The same query pattern applies to any other metric in the list above. Replace DCGM_FI_DEV_FB_USED with the metric name of interest, for example DCGM_FI_DEV_GPU_TEMP for GPU temperature or DCGM_FI_DEV_POWER_USAGE for power consumption.

AI Workload Metrics

In addition to hardware-level GPU metrics, application-level metrics can be collected directly from AI inference workloads. vLLM is a high-throughput LLM inference server that natively exposes metrics in Prometheus exposition format, covering request throughput, queue depth, token generation rate, and latency.

Deploy vLLM

Deploy vLLM with a small model (facebook/opt-125m) and expose it on port 8000:

apiVersion: apps/v1
kind: Deployment
metadata:
  name: vllm
  namespace: default
spec:
  replicas: 1
  selector:
    matchLabels:
      app: vllm
  template:
    metadata:
      labels:
        app: vllm
    spec:
      containers:
      - name: vllm
        image: vllm/vllm-openai:latest
        args:
          - --model
          - facebook/opt-125m
          - --port
          - "8000"
        ports:
        - containerPort: 8000
          name: http
        resources:
          limits:
            nvidia.com/gpu: 1
      tolerations:
      - key: nvidia.com/gpu
        operator: Exists
        effect: NoSchedule
---
apiVersion: v1
kind: Service
metadata:
  name: vllm-inference
  namespace: default
  labels:
    app: vllm
spec:
  selector:
    app: vllm
  ports:
  - name: http
    port: 8000
    targetPort: 8000

Watch the logs to confirm the server is ready:

kubectl logs -f deployment/vllm | grep -i "ready\|error\|serving"

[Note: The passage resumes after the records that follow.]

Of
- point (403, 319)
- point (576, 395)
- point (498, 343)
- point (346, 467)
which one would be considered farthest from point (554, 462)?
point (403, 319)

Browse the Raw Metrics Endpoint

Port-forward the vLLM service and fetch the raw metrics to see everything it exposes:

kubectl port-forward svc/vllm-inference 8000:8000 &
curl http://localhost:8000/metrics

Create a ServiceMonitor

Create a ServiceMonitor to tell Prometheus to scrape the vLLM metrics endpoint every 15 seconds:

apiVersion: monitoring.coreos.com/v1
kind: ServiceMonitor
metadata:
  name: vllm
  namespace: default
spec:
  selector:
    matchLabels:
      app: vllm
  endpoints:
  - port: http
    interval: 15s
    path: /metrics

Query vLLM Metrics

Port-forward Prometheus if it is not already running:

kubectl port-forward -n monitoring \
  svc/prometheus-kube-prometheus-prometheus 9090:9090 &

Query the number of requests currently running on the inference engine:

curl -s "http://localhost:9090/api/v1/query?query=vllm:num_requests_running" | \
  python3 -m json.tool

Expected output:

{
    "status": "success",
    "data": {
        "resultType": "vector",
        "result": [
            {
                "metric": {
                    "__name__": "vllm:num_requests_running",
                    "container": "vllm",
                    "endpoint": "http",
                    "engine": "0",
                    "instance": "10.100.247.242:8000",
                    "job": "vllm-inference",
                    "model_name": "facebook/opt-125m",
                    "namespace": "default",
                    "pod": "vllm-586567bcb4-kskfh",
                    "service": "vllm-inference"
                },
                "value": [
                    1778261062.766,
                    "0"
                ]
            }
        ]
    }
}

The same pattern applies to other vLLM metrics exposed at the /metrics endpoint, such as queue depth, token throughput, and time-to-first-token latency.